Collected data
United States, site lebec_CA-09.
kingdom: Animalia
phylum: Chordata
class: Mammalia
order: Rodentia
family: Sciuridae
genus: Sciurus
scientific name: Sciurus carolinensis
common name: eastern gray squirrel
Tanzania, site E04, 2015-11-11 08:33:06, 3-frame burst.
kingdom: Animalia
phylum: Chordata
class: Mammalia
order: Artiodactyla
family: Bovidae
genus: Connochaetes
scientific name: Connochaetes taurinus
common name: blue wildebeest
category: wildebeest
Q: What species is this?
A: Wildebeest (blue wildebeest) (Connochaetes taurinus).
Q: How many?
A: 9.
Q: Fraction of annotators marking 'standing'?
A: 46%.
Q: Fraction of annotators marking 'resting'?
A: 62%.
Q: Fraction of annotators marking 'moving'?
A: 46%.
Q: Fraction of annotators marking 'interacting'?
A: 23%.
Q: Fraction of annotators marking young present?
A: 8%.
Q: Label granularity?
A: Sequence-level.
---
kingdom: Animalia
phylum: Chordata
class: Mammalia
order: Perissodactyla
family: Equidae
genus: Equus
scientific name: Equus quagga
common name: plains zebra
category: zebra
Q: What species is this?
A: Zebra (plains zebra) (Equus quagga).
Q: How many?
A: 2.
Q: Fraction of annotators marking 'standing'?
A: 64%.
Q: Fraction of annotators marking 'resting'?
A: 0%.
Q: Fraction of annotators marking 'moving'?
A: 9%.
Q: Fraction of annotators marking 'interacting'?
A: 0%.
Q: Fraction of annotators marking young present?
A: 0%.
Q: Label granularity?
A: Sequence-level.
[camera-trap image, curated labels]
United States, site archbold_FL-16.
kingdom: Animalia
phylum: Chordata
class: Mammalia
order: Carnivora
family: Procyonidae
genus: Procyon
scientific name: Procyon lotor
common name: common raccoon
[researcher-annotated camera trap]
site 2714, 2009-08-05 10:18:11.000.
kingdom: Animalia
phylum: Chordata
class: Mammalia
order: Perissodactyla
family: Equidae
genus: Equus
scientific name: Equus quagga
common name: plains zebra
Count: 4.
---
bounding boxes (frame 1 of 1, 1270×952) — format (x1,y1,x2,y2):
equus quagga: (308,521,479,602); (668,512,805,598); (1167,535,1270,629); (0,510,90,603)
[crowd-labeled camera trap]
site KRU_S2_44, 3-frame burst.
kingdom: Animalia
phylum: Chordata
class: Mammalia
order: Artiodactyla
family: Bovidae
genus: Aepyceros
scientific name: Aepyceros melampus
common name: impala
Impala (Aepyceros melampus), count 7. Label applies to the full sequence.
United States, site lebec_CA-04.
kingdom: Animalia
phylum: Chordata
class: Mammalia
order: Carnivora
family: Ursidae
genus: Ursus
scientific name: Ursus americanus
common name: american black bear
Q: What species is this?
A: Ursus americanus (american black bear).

• **Exercise instructions**
Set down every record above, word for word.

• **Answer to the problem**
United States, site lebec_CA-09.
kingdom: Animalia
phylum: Chordata
class: Mammalia
order: Rodentia
family: Sciuridae
genus: Sciurus
scientific name: Sciurus carolinensis
common name: eastern gray squirrel
Tanzania, site E04, 2015-11-11 08:33:06, 3-frame burst.
kingdom: Animalia
phylum: Chordata
class: Mammalia
order: Artiodactyla
family: Bovidae
genus: Connochaetes
scientific name: Connochaetes taurinus
common name: blue wildebeest
category: wildebeest
Q: What species is this?
A: Wildebeest (blue wildebeest) (Connochaetes taurinus).
Q: How many?
A: 9.
Q: Fraction of annotators marking 'standing'?
A: 46%.
Q: Fraction of annotators marking 'resting'?
A: 62%.
Q: Fraction of annotators marking 'moving'?
A: 46%.
Q: Fraction of annotators marking 'interacting'?
A: 23%.
Q: Fraction of annotators marking young present?
A: 8%.
Q: Label granularity?
A: Sequence-level.
---
kingdom: Animalia
phylum: Chordata
class: Mammalia
order: Perissodactyla
family: Equidae
genus: Equus
scientific name: Equus quagga
common name: plains zebra
category: zebra
Q: What species is this?
A: Zebra (plains zebra) (Equus quagga).
Q: How many?
A: 2.
Q: Fraction of annotators marking 'standing'?
A: 64%.
Q: Fraction of annotators marking 'resting'?
A: 0%.
Q: Fraction of annotators marking 'moving'?
A: 9%.
Q: Fraction of annotators marking 'interacting'?
A: 0%.
Q: Fraction of annotators marking young present?
A: 0%.
Q: Label granularity?
A: Sequence-level.
[camera-trap image, curated labels]
United States, site archbold_FL-16.
kingdom: Animalia
phylum: Chordata
class: Mammalia
order: Carnivora
family: Procyonidae
genus: Procyon
scientific name: Procyon lotor
common name: common raccoon
[researcher-annotated camera trap]
site 2714, 2009-08-05 10:18:11.000.
kingdom: Animalia
phylum: Chordata
class: Mammalia
order: Perissodactyla
family: Equidae
genus: Equus
scientific name: Equus quagga
common name: plains zebra
Count: 4.
---
bounding boxes (frame 1 of 1, 1270×952) — format (x1,y1,x2,y2):
equus quagga: (308,521,479,602); (668,512,805,598); (1167,535,1270,629); (0,510,90,603)
[crowd-labeled camera trap]
site KRU_S2_44, 3-frame burst.
kingdom: Animalia
phylum: Chordata
class: Mammalia
order: Artiodactyla
family: Bovidae
genus: Aepyceros
scientific name: Aepyceros melampus
common name: impala
Impala (Aepyceros melampus), count 7. Label applies to the full sequence.
United States, site lebec_CA-04.
kingdom: Animalia
phylum: Chordata
class: Mammalia
order: Carnivora
family: Ursidae
genus: Ursus
scientific name: Ursus americanus
common name: american black bear
Q: What species is this?
A: Ursus americanus (american black bear).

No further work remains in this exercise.